JOB :: Copy the rows word for word, starting with the line that contains "Taking this picture" and continuing through the last of the rows.

DATA EXTRACT ::

§

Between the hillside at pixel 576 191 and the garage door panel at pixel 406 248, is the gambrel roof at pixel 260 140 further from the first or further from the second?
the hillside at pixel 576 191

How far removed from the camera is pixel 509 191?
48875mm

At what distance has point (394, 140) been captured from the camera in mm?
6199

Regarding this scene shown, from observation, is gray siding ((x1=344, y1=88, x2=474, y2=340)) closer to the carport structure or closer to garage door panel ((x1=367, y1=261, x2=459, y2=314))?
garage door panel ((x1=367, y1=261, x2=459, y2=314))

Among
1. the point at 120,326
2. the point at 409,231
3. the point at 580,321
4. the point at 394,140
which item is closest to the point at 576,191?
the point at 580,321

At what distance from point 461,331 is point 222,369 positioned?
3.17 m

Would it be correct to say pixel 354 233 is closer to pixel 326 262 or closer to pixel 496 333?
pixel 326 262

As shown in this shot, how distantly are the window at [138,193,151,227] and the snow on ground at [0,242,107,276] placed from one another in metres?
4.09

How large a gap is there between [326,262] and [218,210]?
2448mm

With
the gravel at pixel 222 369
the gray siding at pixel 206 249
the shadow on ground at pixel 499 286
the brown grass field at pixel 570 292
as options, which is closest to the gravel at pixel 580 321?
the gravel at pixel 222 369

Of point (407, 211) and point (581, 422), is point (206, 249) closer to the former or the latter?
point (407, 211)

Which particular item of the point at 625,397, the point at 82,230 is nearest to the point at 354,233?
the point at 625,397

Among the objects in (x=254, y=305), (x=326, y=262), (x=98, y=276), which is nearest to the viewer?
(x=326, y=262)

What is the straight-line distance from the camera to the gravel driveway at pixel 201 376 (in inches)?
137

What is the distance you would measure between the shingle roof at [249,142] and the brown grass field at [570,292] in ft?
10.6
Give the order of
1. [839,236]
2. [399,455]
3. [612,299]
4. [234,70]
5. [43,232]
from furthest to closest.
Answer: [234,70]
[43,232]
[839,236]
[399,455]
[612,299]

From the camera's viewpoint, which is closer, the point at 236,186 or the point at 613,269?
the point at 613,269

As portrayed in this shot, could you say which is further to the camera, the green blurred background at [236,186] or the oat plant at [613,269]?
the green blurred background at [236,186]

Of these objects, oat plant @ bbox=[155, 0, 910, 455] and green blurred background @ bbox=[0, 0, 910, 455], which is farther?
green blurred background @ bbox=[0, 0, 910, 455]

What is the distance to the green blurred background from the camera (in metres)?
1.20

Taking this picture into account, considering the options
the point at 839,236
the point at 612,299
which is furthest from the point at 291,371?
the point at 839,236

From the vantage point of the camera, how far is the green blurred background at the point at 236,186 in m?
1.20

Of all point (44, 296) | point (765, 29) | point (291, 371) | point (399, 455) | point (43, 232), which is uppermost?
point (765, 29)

§

OUTPUT FOR THIS EXERCISE ::
Taking this picture into account, considering the options
the point at 839,236
the point at 612,299
which is furthest from the point at 291,371?
the point at 839,236

From the vantage point of the camera, how far is the green blurred background at the point at 236,186 in m?
1.20

Of all point (44, 296) | point (765, 29) | point (291, 371) | point (399, 455) | point (43, 232), which is uppermost?
point (765, 29)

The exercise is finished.